Segment Start: DATA SECTION
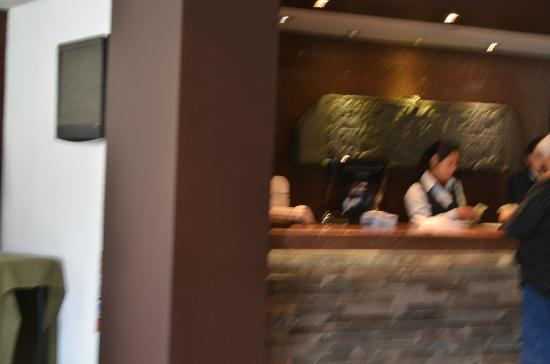Sonesta Hotel Cusco: Front Reception Desk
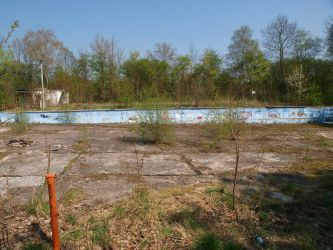 Schlotheim: Abandoned Swimming Pool by ThePraiodanish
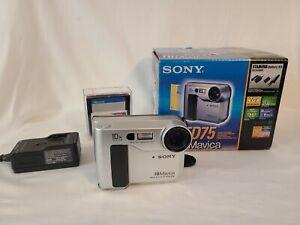 Sony Mavica MVC-FD75 Camera: Battery, Charger, Manual,, Manual, Box, Extra discs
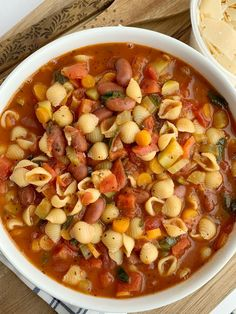 This is honestly the best Minestrone Soup! A vegetable broth tomato base and then loaded with fresh vegetables, beans, and tender small shell pasta. It simmers in one pot on the stove top for a delicious and healthy dinner. Best Soup Recipes, Healthy Pasta Recipes, Lunch Recipes, Vegetarian Recipes, Cooking Recipes, Beans Recipes, Recipes Dinner, Healthy Beans, Healthy Work Snacks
Segment End: DATA SECTION
__WORK INSTRUCTION__
Except for the pictures, the whole listing above should be transcribed exactly.

__RESULT OF THIS EXERCISE__
Sonesta Hotel Cusco: Front Reception Desk
 Schlotheim: Abandoned Swimming Pool by ThePraiodanish
 Sony Mavica MVC-FD75 Camera: Battery, Charger, Manual,, Manual, Box, Extra discs
 This is honestly the best Minestrone Soup! A vegetable broth tomato base and then loaded with fresh vegetables, beans, and tender small shell pasta. It simmers in one pot on the stove top for a delicious and healthy dinner. Best Soup Recipes, Healthy Pasta Recipes, Lunch Recipes, Vegetarian Recipes, Cooking Recipes, Beans Recipes, Recipes Dinner, Healthy Beans, Healthy Work Snacks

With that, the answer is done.